Id., 90 Cal.Rptr.3d 344, 202 P.3d at 434 (citations omitted).
The Supreme Court of Illinois has reached a similar result in a slightly different context. See People v. Carrera, 239 Ill.2d 241, 346 Ill.Dec. 507, 940 N.E.2d 1111, 1120 (2010). In Carrera, federal immigration authorities instituted removal proceedings against the petitioner based on his guilty plea to a drug offense under Illinois law.Id., 346 Ill.Dec. 507, 940 N.E.2d at 1112. Immigration authorities instituted the removal proceedings after the petitioner had fully completed his probation on the drug offense. Id., 346 Ill.Dec. 507, 940 N.E.2d at 1113. The petitioner challenged his guilty plea under Illinois's postconviction statute. Id. The state moved to dismiss, alleging the petitioner was not a “ ‘person imprisoned in the penitentiary ’ ” as required under the Act.
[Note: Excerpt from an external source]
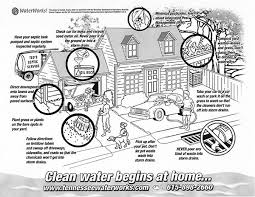 Small Picture The 26 best images about Coloring Pages for High School Science on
Id. (emphasis added) (quoting 725 Ill. Comp. Stat. Ann. 5/122–1(a) (West 2006)). Similar to federal law, the Illinois Supreme Court has held the statutory phrase “imprisoned in the penitentiary” precludes “those who ha[ve] completed their sentences from using the Act's remedial machinery solely to purge their criminal records” for lack of standing. Id., 346 Ill.Dec. 507, 940 N.E.2d at 1114.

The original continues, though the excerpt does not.